» **Assignment**: Each line of the data that includes the string "LCTG" is to be copied out.

» **Supplied entries**:
:::

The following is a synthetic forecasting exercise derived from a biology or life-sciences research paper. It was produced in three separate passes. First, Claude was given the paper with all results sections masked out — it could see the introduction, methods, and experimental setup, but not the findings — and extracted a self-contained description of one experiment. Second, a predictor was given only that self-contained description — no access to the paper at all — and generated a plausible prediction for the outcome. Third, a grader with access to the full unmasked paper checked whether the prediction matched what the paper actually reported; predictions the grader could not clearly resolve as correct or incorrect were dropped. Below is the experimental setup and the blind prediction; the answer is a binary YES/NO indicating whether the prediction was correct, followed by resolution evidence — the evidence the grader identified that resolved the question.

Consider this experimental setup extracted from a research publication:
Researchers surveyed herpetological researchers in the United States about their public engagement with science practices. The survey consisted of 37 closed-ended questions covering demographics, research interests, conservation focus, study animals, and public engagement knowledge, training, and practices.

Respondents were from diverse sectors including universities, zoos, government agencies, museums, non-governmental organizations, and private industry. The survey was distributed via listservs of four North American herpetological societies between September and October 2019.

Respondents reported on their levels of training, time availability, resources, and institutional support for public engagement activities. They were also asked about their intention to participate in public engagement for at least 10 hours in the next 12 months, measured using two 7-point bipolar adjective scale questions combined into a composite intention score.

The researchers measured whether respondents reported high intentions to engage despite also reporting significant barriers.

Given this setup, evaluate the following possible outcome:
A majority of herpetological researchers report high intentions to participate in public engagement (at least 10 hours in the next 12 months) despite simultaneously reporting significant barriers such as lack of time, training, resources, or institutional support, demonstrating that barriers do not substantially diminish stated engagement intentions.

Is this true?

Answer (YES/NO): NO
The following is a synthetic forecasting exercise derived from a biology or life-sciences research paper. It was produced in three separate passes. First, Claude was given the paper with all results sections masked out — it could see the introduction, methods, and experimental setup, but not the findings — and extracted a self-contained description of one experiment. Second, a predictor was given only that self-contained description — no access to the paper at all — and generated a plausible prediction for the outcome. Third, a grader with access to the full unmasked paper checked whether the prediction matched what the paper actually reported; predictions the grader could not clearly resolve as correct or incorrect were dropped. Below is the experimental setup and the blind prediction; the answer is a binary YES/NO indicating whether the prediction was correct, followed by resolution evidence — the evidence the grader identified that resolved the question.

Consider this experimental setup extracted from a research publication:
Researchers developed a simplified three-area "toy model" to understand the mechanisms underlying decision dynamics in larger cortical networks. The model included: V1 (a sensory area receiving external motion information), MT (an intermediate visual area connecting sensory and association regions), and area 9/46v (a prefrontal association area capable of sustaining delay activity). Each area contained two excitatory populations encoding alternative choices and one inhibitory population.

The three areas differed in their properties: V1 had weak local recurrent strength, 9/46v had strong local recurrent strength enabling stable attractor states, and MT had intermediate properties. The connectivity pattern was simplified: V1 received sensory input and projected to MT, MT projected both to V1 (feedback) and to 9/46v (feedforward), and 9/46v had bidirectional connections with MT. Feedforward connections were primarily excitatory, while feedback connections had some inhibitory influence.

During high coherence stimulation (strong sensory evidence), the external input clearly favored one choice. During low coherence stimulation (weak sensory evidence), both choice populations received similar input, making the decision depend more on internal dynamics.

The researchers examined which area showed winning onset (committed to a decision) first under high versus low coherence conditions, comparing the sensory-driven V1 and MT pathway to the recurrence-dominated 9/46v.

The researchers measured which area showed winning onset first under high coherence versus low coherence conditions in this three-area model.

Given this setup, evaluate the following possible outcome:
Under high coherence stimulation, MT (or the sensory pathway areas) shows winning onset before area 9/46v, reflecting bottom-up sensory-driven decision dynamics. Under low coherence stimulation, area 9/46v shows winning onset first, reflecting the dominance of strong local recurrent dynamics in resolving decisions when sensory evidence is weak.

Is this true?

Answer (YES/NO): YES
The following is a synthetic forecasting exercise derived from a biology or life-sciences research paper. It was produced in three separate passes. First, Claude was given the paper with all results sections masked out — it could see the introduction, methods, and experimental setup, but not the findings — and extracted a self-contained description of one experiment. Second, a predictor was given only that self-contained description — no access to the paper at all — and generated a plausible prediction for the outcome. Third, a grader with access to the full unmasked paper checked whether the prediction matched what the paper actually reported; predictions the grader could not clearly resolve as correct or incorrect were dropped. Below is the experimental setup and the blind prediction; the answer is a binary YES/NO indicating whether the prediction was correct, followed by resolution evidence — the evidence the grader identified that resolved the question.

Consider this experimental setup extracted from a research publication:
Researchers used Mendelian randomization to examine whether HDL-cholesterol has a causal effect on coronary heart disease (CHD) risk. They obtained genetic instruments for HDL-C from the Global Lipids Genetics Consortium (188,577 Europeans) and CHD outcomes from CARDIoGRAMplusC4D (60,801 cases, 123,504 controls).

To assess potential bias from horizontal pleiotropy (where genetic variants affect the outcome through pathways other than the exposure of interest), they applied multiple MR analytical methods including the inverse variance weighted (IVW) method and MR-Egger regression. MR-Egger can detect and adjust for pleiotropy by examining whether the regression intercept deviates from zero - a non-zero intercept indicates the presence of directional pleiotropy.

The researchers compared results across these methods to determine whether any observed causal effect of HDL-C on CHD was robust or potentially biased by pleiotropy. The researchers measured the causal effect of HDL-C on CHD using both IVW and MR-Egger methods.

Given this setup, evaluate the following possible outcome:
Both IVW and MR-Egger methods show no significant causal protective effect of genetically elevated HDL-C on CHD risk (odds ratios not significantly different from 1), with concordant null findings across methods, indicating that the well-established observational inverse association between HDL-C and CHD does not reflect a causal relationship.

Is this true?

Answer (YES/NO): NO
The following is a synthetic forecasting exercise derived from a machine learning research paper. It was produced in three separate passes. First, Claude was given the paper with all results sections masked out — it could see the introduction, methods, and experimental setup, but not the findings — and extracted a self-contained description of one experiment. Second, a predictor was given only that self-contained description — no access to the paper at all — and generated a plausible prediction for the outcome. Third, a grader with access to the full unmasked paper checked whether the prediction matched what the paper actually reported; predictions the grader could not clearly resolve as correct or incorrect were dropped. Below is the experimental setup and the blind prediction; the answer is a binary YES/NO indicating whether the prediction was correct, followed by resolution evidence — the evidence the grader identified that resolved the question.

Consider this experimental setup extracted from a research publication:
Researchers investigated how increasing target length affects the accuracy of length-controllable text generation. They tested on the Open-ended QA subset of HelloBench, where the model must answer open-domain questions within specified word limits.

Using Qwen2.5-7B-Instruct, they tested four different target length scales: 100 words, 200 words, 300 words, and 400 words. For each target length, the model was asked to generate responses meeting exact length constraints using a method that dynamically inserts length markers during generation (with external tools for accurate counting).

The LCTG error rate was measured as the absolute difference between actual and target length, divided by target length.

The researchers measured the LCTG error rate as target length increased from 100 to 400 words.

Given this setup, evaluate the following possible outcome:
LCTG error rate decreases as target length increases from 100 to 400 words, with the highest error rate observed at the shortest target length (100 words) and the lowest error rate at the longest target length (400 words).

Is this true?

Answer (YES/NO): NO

:::

» **Answer to this problem**:
The LCTG error rate was measured as the absolute difference between actual and target length, divided by target length.
The researchers measured the LCTG error rate as target length increased from 100 to 400 words.
LCTG error rate decreases as target length increases from 100 to 400 words, with the highest error rate observed at the shortest target length (100 words) and the lowest error rate at the longest target length (400 words).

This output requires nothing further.